EXERCISE: Copy each of the entries below faithfully, setting aside any pictures.

Collected data
———

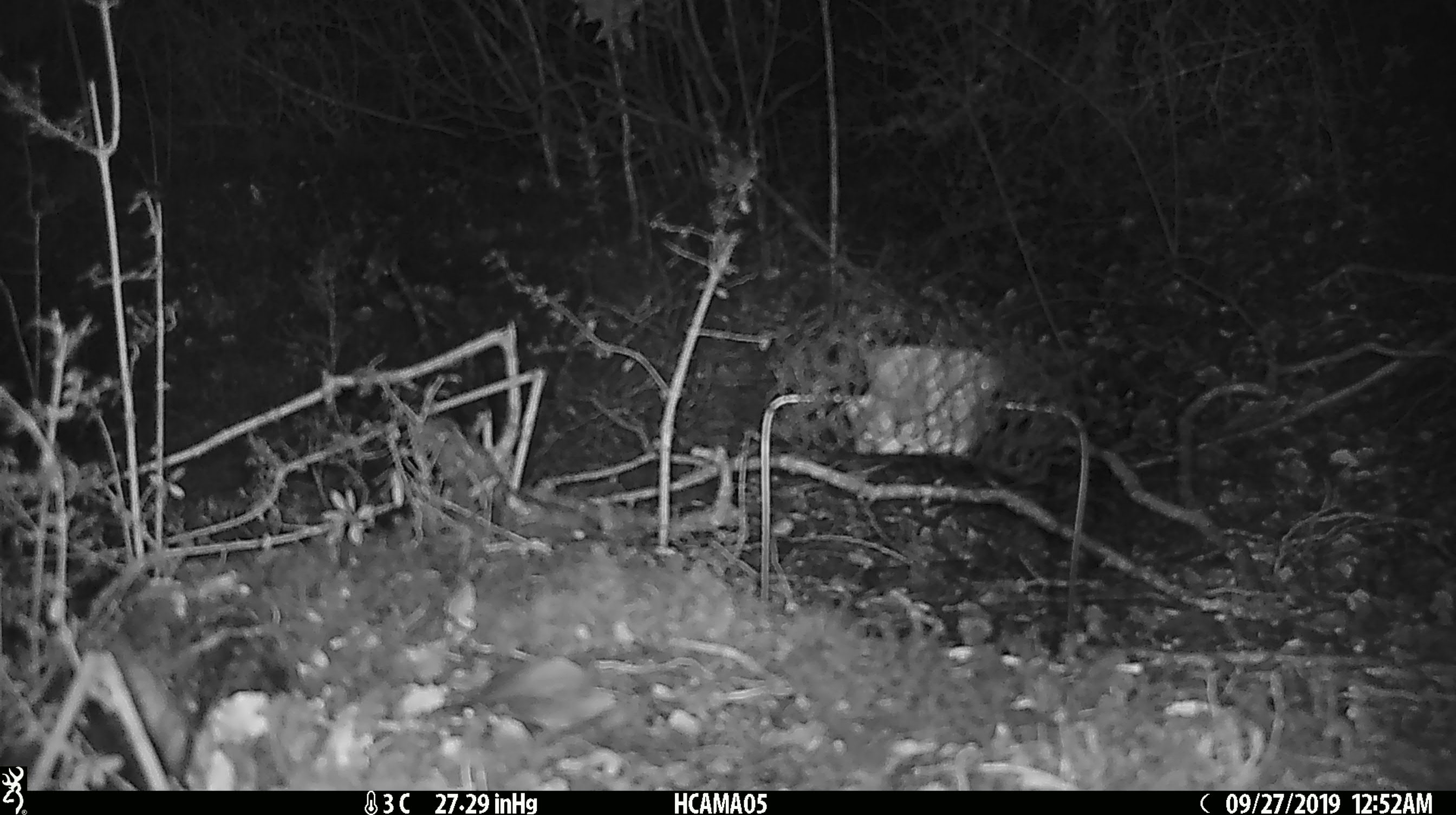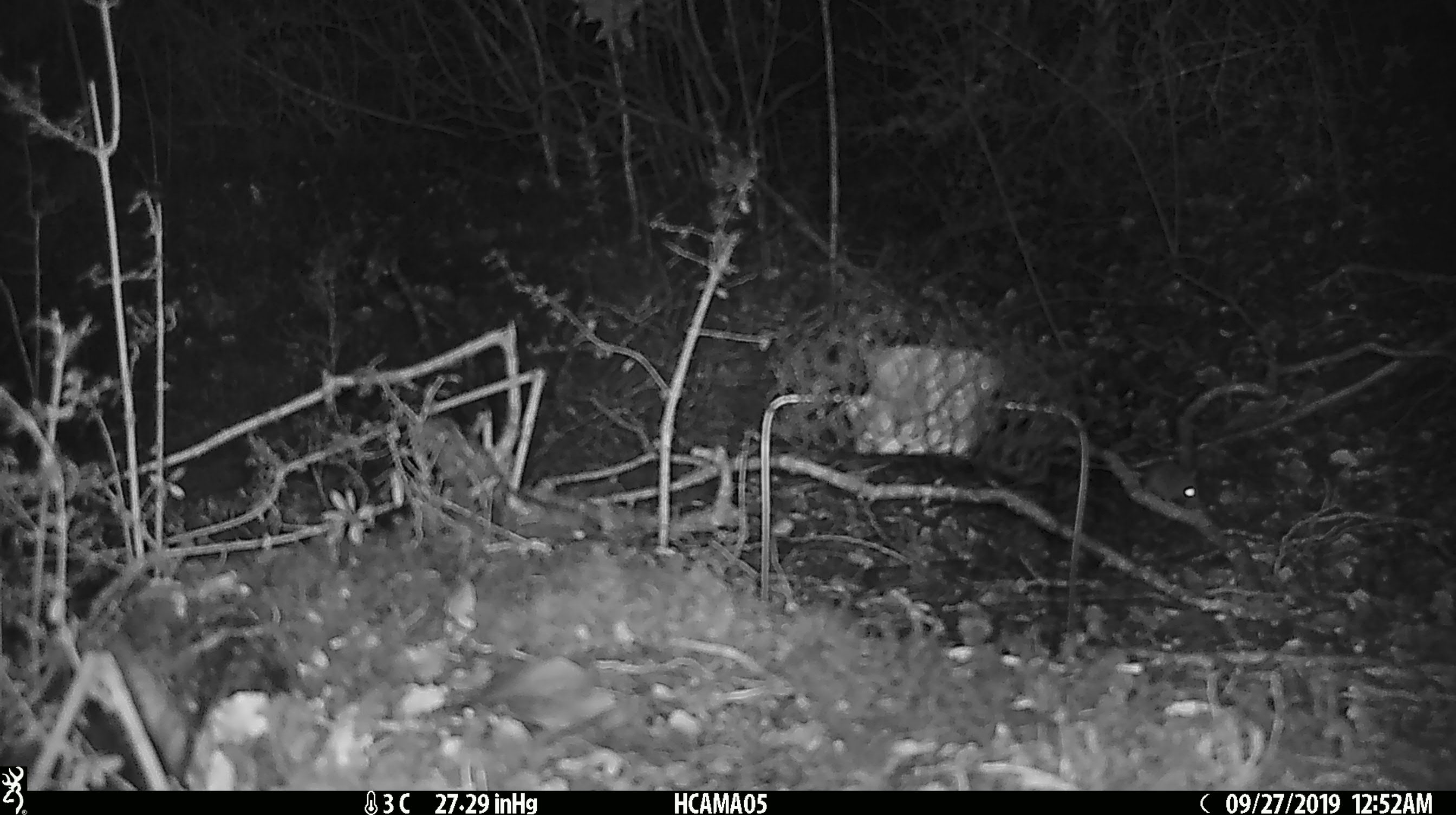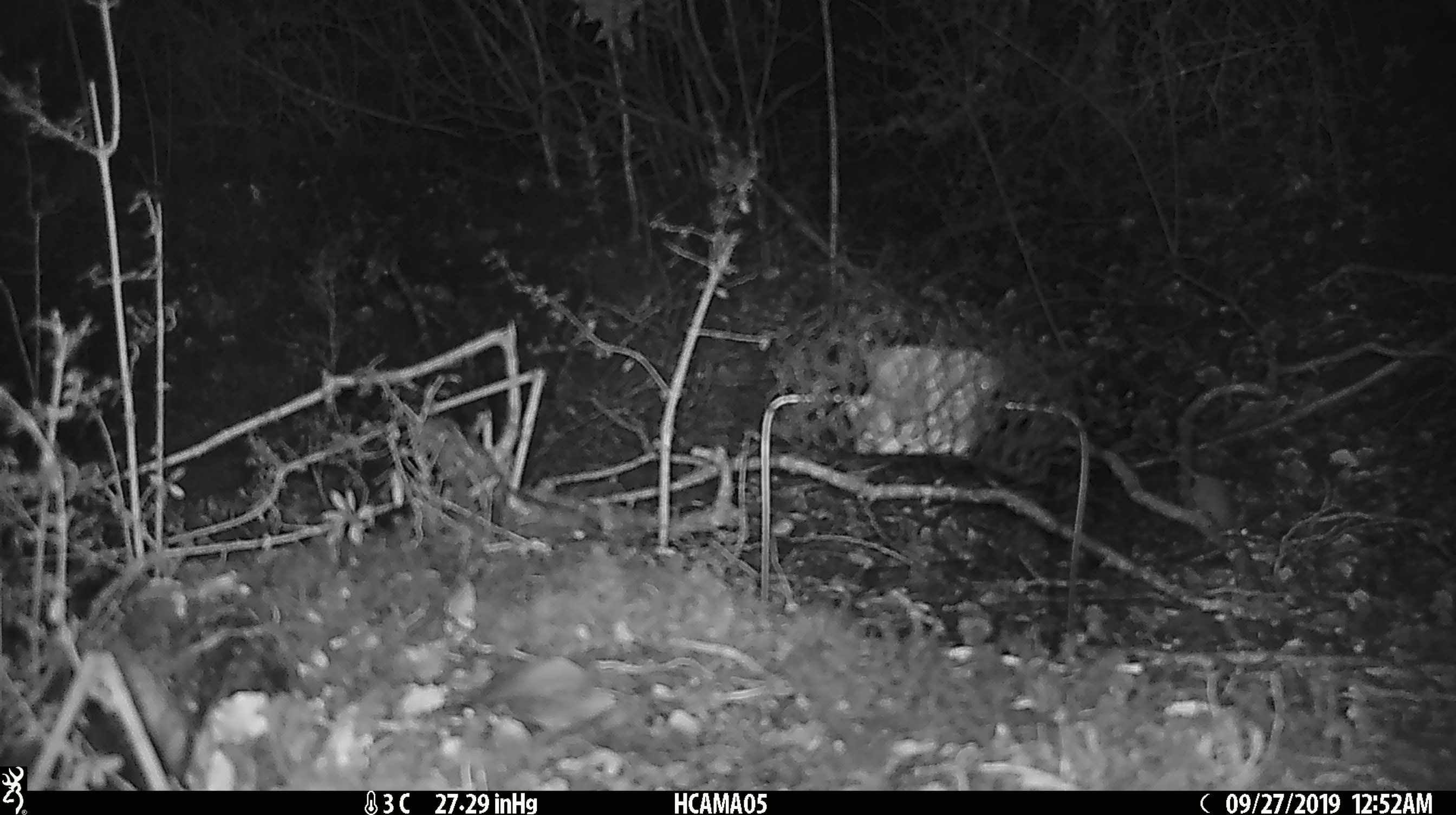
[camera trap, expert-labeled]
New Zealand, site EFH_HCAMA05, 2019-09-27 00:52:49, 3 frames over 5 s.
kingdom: Animalia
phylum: Chordata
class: Mammalia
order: Rodentia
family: Muridae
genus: Mus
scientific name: Mus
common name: mouse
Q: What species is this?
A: Mouse (Mus).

———

ANSWER BOX:
[camera trap, expert-labeled]
New Zealand, site EFH_HCAMA05, 2019-09-27 00:52:49, 3 frames over 5 s.
kingdom: Animalia
phylum: Chordata
class: Mammalia
order: Rodentia
family: Muridae
genus: Mus
scientific name: Mus
common name: mouse
Q: What species is this?
A: Mouse (Mus).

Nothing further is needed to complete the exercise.